Write down each entry again, exactly as it reads.

_Excerpted data:_

--------

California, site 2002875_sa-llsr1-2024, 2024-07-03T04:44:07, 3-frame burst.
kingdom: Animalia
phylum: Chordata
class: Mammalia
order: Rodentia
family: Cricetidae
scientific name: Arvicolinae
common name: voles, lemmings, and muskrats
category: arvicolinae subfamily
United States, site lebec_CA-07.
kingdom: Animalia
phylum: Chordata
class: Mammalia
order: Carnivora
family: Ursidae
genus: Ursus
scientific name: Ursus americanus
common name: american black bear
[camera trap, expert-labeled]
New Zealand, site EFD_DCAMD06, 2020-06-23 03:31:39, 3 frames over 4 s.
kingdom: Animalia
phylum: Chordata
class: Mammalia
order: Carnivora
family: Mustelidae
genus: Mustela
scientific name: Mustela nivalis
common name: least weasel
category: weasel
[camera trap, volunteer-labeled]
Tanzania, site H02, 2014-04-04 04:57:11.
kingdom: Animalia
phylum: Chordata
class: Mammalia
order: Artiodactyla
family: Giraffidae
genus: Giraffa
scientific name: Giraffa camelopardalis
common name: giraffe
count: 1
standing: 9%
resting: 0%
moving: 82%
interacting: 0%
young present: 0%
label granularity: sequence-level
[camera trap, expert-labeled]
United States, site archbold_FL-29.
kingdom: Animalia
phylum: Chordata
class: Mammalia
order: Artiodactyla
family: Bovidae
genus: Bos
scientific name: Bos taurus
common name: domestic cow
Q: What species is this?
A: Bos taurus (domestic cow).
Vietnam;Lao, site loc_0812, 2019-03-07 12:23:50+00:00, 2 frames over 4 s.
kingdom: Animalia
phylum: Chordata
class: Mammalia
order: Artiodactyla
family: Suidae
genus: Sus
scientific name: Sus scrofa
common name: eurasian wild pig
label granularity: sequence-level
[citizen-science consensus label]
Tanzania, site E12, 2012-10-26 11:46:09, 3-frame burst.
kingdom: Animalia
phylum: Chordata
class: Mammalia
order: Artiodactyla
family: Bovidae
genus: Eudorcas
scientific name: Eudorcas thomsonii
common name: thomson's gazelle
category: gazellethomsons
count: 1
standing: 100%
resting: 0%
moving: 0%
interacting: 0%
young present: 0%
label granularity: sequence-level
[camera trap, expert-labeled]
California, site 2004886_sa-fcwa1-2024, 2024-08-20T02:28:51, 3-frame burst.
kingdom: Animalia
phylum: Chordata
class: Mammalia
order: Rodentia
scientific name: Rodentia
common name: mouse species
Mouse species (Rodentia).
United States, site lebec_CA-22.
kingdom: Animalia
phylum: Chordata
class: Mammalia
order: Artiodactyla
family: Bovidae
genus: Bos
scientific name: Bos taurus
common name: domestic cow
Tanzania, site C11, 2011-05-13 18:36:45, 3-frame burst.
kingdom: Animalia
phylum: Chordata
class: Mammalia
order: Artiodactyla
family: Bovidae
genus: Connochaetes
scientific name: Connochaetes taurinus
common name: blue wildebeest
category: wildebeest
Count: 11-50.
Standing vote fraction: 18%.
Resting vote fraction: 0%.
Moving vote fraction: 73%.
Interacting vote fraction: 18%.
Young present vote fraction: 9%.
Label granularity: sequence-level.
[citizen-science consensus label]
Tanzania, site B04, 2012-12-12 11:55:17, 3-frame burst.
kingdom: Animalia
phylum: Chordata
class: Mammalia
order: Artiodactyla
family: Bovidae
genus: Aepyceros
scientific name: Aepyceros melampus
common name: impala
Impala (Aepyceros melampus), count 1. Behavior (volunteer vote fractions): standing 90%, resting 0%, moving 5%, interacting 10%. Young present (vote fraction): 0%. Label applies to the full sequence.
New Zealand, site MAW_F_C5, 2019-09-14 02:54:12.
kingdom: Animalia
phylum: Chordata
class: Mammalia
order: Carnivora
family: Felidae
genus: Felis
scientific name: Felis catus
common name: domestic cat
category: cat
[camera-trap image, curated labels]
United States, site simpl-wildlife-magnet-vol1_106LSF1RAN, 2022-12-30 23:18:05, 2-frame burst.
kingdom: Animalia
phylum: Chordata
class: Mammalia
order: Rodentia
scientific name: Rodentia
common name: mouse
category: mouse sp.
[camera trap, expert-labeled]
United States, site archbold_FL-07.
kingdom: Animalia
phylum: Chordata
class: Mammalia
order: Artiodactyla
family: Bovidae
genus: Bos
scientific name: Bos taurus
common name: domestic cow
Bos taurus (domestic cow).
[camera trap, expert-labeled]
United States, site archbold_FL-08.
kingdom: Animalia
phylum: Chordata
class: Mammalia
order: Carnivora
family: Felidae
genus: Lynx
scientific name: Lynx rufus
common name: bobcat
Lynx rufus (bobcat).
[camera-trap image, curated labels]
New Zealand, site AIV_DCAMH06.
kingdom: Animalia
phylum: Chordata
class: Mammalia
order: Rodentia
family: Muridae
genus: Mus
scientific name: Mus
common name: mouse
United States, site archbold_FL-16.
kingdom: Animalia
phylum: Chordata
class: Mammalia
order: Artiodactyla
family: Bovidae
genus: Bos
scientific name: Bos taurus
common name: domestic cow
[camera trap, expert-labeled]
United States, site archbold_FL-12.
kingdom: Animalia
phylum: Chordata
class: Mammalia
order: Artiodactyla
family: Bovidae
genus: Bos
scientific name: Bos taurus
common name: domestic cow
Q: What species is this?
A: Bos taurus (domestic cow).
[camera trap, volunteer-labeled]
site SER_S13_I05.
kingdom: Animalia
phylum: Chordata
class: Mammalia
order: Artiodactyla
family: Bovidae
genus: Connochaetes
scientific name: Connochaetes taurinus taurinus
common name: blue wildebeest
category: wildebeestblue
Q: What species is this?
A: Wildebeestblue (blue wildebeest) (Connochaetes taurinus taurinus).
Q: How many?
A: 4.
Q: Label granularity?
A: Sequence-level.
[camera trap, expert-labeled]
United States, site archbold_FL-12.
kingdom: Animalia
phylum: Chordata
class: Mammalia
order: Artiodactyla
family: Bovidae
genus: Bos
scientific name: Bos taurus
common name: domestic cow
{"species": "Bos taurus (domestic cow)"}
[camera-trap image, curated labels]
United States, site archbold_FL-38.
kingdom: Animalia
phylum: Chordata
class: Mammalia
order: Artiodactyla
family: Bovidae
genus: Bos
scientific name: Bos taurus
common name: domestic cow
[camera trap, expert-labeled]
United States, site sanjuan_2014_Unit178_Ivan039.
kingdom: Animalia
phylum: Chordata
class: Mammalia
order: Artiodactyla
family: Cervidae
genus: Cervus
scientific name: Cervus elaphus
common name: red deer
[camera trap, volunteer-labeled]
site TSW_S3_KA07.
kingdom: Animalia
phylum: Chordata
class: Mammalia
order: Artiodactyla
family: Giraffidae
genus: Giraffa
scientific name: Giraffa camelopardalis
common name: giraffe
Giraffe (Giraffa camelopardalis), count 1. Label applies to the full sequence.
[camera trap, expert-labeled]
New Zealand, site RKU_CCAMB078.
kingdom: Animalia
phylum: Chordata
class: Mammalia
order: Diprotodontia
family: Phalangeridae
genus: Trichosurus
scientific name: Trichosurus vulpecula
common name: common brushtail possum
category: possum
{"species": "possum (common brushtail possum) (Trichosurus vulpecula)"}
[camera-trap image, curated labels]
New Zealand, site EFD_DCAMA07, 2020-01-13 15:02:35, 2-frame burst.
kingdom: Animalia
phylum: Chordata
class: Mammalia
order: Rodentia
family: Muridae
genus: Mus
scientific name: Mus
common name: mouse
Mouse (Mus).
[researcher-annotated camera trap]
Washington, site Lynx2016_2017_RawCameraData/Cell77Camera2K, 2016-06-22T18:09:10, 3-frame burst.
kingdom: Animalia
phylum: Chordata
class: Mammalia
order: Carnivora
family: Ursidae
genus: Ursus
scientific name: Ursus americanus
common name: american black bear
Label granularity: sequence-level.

--------

_Finished exercise:_
California, site 2002875_sa-llsr1-2024, 2024-07-03T04:44:07, 3-frame burst.
kingdom: Animalia
phylum: Chordata
class: Mammalia
order: Rodentia
family: Cricetidae
scientific name: Arvicolinae
common name: voles, lemmings, and muskrats
category: arvicolinae subfamily
United States, site lebec_CA-07.
kingdom: Animalia
phylum: Chordata
class: Mammalia
order: Carnivora
family: Ursidae
genus: Ursus
scientific name: Ursus americanus
common name: american black bear
[camera trap, expert-labeled]
New Zealand, site EFD_DCAMD06, 2020-06-23 03:31:39, 3 frames over 4 s.
kingdom: Animalia
phylum: Chordata
class: Mammalia
order: Carnivora
family: Mustelidae
genus: Mustela
scientific name: Mustela nivalis
common name: least weasel
category: weasel
[camera trap, volunteer-labeled]
Tanzania, site H02, 2014-04-04 04:57:11.
kingdom: Animalia
phylum: Chordata
class: Mammalia
order: Artiodactyla
family: Giraffidae
genus: Giraffa
scientific name: Giraffa camelopardalis
common name: giraffe
count: 1
standing: 9%
resting: 0%
moving: 82%
interacting: 0%
young present: 0%
label granularity: sequence-level
[camera trap, expert-labeled]
United States, site archbold_FL-29.
kingdom: Animalia
phylum: Chordata
class: Mammalia
order: Artiodactyla
family: Bovidae
genus: Bos
scientific name: Bos taurus
common name: domestic cow
Q: What species is this?
A: Bos taurus (domestic cow).
Vietnam;Lao, site loc_0812, 2019-03-07 12:23:50+00:00, 2 frames over 4 s.
kingdom: Animalia
phylum: Chordata
class: Mammalia
order: Artiodactyla
family: Suidae
genus: Sus
scientific name: Sus scrofa
common name: eurasian wild pig
label granularity: sequence-level
[citizen-science consensus label]
Tanzania, site E12, 2012-10-26 11:46:09, 3-frame burst.
kingdom: Animalia
phylum: Chordata
class: Mammalia
order: Artiodactyla
family: Bovidae
genus: Eudorcas
scientific name: Eudorcas thomsonii
common name: thomson's gazelle
category: gazellethomsons
count: 1
standing: 100%
resting: 0%
moving: 0%
interacting: 0%
young present: 0%
label granularity: sequence-level
[camera trap, expert-labeled]
California, site 2004886_sa-fcwa1-2024, 2024-08-20T02:28:51, 3-frame burst.
kingdom: Animalia
phylum: Chordata
class: Mammalia
order: Rodentia
scientific name: Rodentia
common name: mouse species
Mouse species (Rodentia).
United States, site lebec_CA-22.
kingdom: Animalia
phylum: Chordata
class: Mammalia
order: Artiodactyla
family: Bovidae
genus: Bos
scientific name: Bos taurus
common name: domestic cow
Tanzania, site C11, 2011-05-13 18:36:45, 3-frame burst.
kingdom: Animalia
phylum: Chordata
class: Mammalia
order: Artiodactyla
family: Bovidae
genus: Connochaetes
scientific name: Connochaetes taurinus
common name: blue wildebeest
category: wildebeest
Count: 11-50.
Standing vote fraction: 18%.
Resting vote fraction: 0%.
Moving vote fraction: 73%.
Interacting vote fraction: 18%.
Young present vote fraction: 9%.
Label granularity: sequence-level.
[citizen-science consensus label]
Tanzania, site B04, 2012-12-12 11:55:17, 3-frame burst.
kingdom: Animalia
phylum: Chordata
class: Mammalia
order: Artiodactyla
family: Bovidae
genus: Aepyceros
scientific name: Aepyceros melampus
common name: impala
Impala (Aepyceros melampus), count 1. Behavior (volunteer vote fractions): standing 90%, resting 0%, moving 5%, interacting 10%. Young present (vote fraction): 0%. Label applies to the full sequence.
New Zealand, site MAW_F_C5, 2019-09-14 02:54:12.
kingdom: Animalia
phylum: Chordata
class: Mammalia
order: Carnivora
family: Felidae
genus: Felis
scientific name: Felis catus
common name: domestic cat
category: cat
[camera-trap image, curated labels]
United States, site simpl-wildlife-magnet-vol1_106LSF1RAN, 2022-12-30 23:18:05, 2-frame burst.
kingdom: Animalia
phylum: Chordata
class: Mammalia
order: Rodentia
scientific name: Rodentia
common name: mouse
category: mouse sp.
[camera trap, expert-labeled]
United States, site archbold_FL-07.
kingdom: Animalia
phylum: Chordata
class: Mammalia
order: Artiodactyla
family: Bovidae
genus: Bos
scientific name: Bos taurus
common name: domestic cow
Bos taurus (domestic cow).
[camera trap, expert-labeled]
United States, site archbold_FL-08.
kingdom: Animalia
phylum: Chordata
class: Mammalia
order: Carnivora
family: Felidae
genus: Lynx
scientific name: Lynx rufus
common name: bobcat
Lynx rufus (bobcat).
[camera-trap image, curated labels]
New Zealand, site AIV_DCAMH06.
kingdom: Animalia
phylum: Chordata
class: Mammalia
order: Rodentia
family: Muridae
genus: Mus
scientific name: Mus
common name: mouse
United States, site archbold_FL-16.
kingdom: Animalia
phylum: Chordata
class: Mammalia
order: Artiodactyla
family: Bovidae
genus: Bos
scientific name: Bos taurus
common name: domestic cow
[camera trap, expert-labeled]
United States, site archbold_FL-12.
kingdom: Animalia
phylum: Chordata
class: Mammalia
order: Artiodactyla
family: Bovidae
genus: Bos
scientific name: Bos taurus
common name: domestic cow
Q: What species is this?
A: Bos taurus (domestic cow).
[camera trap, volunteer-labeled]
site SER_S13_I05.
kingdom: Animalia
phylum: Chordata
class: Mammalia
order: Artiodactyla
family: Bovidae
genus: Connochaetes
scientific name: Connochaetes taurinus taurinus
common name: blue wildebeest
category: wildebeestblue
Q: What species is this?
A: Wildebeestblue (blue wildebeest) (Connochaetes taurinus taurinus).
Q: How many?
A: 4.
Q: Label granularity?
A: Sequence-level.
[camera trap, expert-labeled]
United States, site archbold_FL-12.
kingdom: Animalia
phylum: Chordata
class: Mammalia
order: Artiodactyla
family: Bovidae
genus: Bos
scientific name: Bos taurus
common name: domestic cow
{"species": "Bos taurus (domestic cow)"}
[camera-trap image, curated labels]
United States, site archbold_FL-38.
kingdom: Animalia
phylum: Chordata
class: Mammalia
order: Artiodactyla
family: Bovidae
genus: Bos
scientific name: Bos taurus
common name: domestic cow
[camera trap, expert-labeled]
United States, site sanjuan_2014_Unit178_Ivan039.
kingdom: Animalia
phylum: Chordata
class: Mammalia
order: Artiodactyla
family: Cervidae
genus: Cervus
scientific name: Cervus elaphus
common name: red deer
[camera trap, volunteer-labeled]
site TSW_S3_KA07.
kingdom: Animalia
phylum: Chordata
class: Mammalia
order: Artiodactyla
family: Giraffidae
genus: Giraffa
scientific name: Giraffa camelopardalis
common name: giraffe
Giraffe (Giraffa camelopardalis), count 1. Label applies to the full sequence.
[camera trap, expert-labeled]
New Zealand, site RKU_CCAMB078.
kingdom: Animalia
phylum: Chordata
class: Mammalia
order: Diprotodontia
family: Phalangeridae
genus: Trichosurus
scientific name: Trichosurus vulpecula
common name: common brushtail possum
category: possum
{"species": "possum (common brushtail possum) (Trichosurus vulpecula)"}
[camera-trap image, curated labels]
New Zealand, site EFD_DCAMA07, 2020-01-13 15:02:35, 2-frame burst.
kingdom: Animalia
phylum: Chordata
class: Mammalia
order: Rodentia
family: Muridae
genus: Mus
scientific name: Mus
common name: mouse
Mouse (Mus).
[researcher-annotated camera trap]
Washington, site Lynx2016_2017_RawCameraData/Cell77Camera2K, 2016-06-22T18:09:10, 3-frame burst.
kingdom: Animalia
phylum: Chordata
class: Mammalia
order: Carnivora
family: Ursidae
genus: Ursus
scientific name: Ursus americanus
common name: american black bear
Label granularity: sequence-level.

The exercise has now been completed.